Even if major finds are confirmed, the firm will require a good amount of additional capital to deliver its product to the marketplace. Minchin has already noted that a processing plant will require $50m to get off the ground and produce 3.5m cubic feet of helium annually. The current estimate for the Rukwa project alone is for a potential of 138bn cf. With operating costs of $6m and revenues approaching $100m, a very profitable business plan could be a real possibility for this company.
If positive finds are confirmed, HE1 may never have to raise additional capital. In situations such as these, the preferred exit strategy is for a major mining concern to take an interest and propose a takeover price that will satisfy long-term investors. Investors may not achieve the highest potential for their holdings, but an early payoff frees up capital for other investments, rather than tying up the funds for more speculation, additional capital raises, and more performance risk.

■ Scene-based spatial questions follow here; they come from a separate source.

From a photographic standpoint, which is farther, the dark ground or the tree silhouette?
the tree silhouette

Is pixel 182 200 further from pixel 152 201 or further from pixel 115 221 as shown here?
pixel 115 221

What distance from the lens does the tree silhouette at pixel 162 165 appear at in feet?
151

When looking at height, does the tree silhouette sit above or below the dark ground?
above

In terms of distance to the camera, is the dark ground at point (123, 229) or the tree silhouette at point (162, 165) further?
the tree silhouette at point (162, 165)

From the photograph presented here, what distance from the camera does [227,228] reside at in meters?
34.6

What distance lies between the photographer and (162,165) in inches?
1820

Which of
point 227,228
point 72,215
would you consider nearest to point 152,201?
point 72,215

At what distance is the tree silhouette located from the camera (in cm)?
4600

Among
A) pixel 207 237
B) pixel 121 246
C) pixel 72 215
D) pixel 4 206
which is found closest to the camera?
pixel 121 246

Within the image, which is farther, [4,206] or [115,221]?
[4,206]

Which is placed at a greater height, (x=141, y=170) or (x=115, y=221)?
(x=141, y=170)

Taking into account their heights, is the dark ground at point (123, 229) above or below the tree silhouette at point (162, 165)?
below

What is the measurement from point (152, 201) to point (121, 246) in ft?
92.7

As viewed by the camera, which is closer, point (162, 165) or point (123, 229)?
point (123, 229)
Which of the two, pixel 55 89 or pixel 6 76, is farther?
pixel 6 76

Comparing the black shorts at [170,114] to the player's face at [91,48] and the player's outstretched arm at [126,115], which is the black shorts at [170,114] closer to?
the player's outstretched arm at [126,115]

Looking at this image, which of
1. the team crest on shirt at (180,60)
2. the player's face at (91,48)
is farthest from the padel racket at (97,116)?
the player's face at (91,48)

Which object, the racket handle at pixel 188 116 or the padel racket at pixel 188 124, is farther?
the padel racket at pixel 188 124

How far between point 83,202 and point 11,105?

Is Helium One a good stock to buy for the long term? HE1 is speculative investing at its best and worst if it fails. The majority of start-up firms in the mineral exploration sector typically fail due to a lack of capital, competition, and, most often, due to poor results down the road. Helium One is definitely a coin toss that could end up on either side.
Is Helium One Global Ltd a buy or a sell? Caution is the byword here unless you are an investor who likes to take highly risky bets with very large payoff potential. Investors want more confirmation of profitable helium deposits before driving up this stock price any further, for the near or long term.
As for an analyst’s opinion, Hargreaves counsels caution: “Even if it finds commercially viable amounts of the resource, it will still face a long battle to get the project up and running and producing cash flow. As a result, it could be years before the company sees any return on its exploration investment” (source: The Motley Fool). Remember that this comment came before the stock plummeted from 28.0p, but the sentiments are still relevant today.
What could change? The company has yet to establish a record of any revenues. Cash reserves were nearly £10m at the end of 2021, thereby ensuring a bit of time before having to raise more capital for significant drilling operations, as long as the firm continues to burn cash at an acceptable rate. If the firm is able to extract helium in 2023 and generate any amount of revenue, then the stock could explode once again.